» What you need to do:
Find the line that contains "order: Carnivora". Output it and every line after it to the end of the records, exactly as they appear.
START Source material
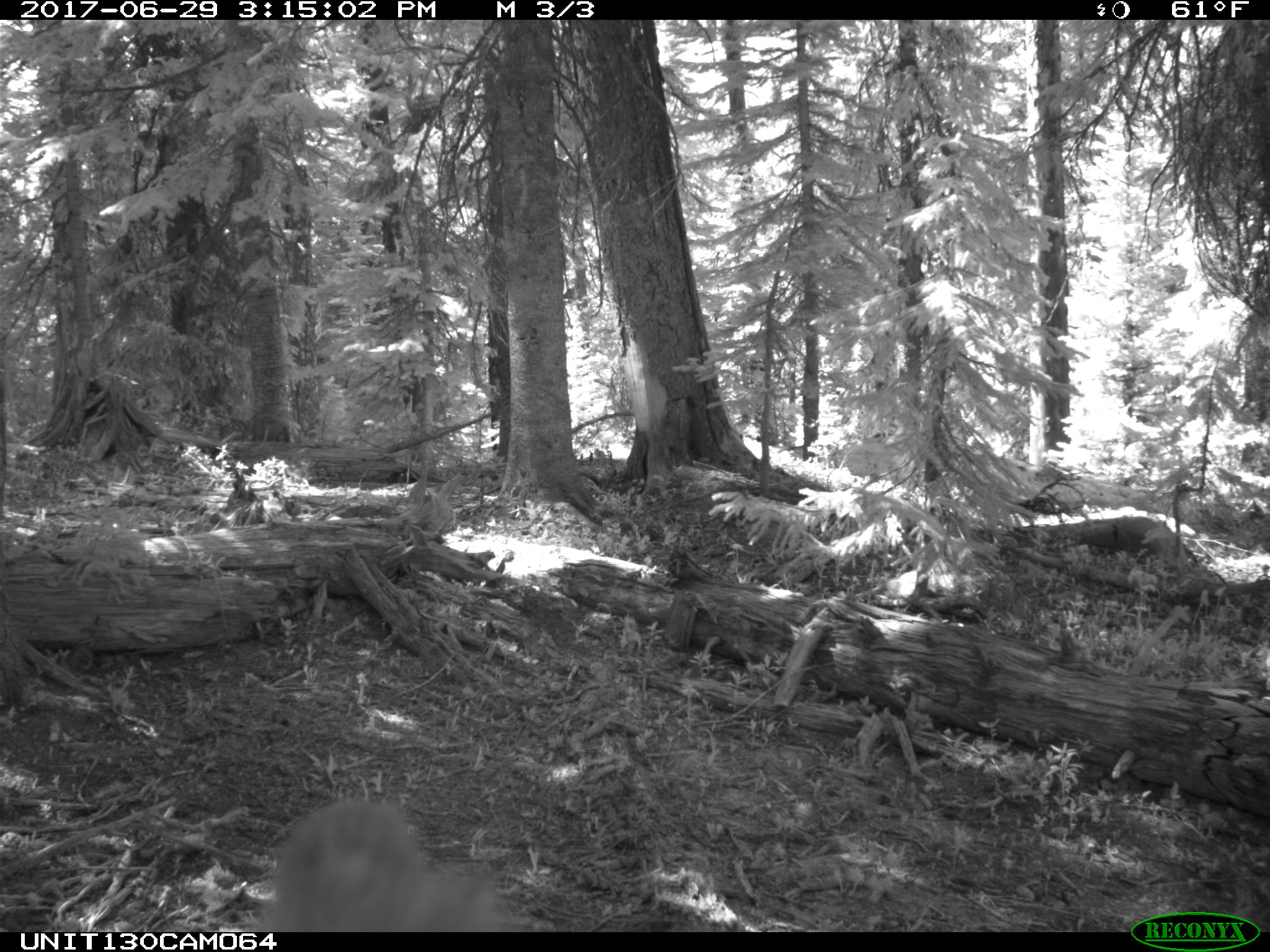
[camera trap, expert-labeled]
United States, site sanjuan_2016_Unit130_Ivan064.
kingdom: Animalia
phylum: Chordata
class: Mammalia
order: Carnivora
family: Ursidae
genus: Ursus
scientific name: Ursus americanus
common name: american black bear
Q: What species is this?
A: Ursus americanus (american black bear).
END Source material
» Completed task:
order: Carnivora
family: Ursidae
genus: Ursus
scientific name: Ursus americanus
common name: american black bear
Q: What species is this?
A: Ursus americanus (american black bear).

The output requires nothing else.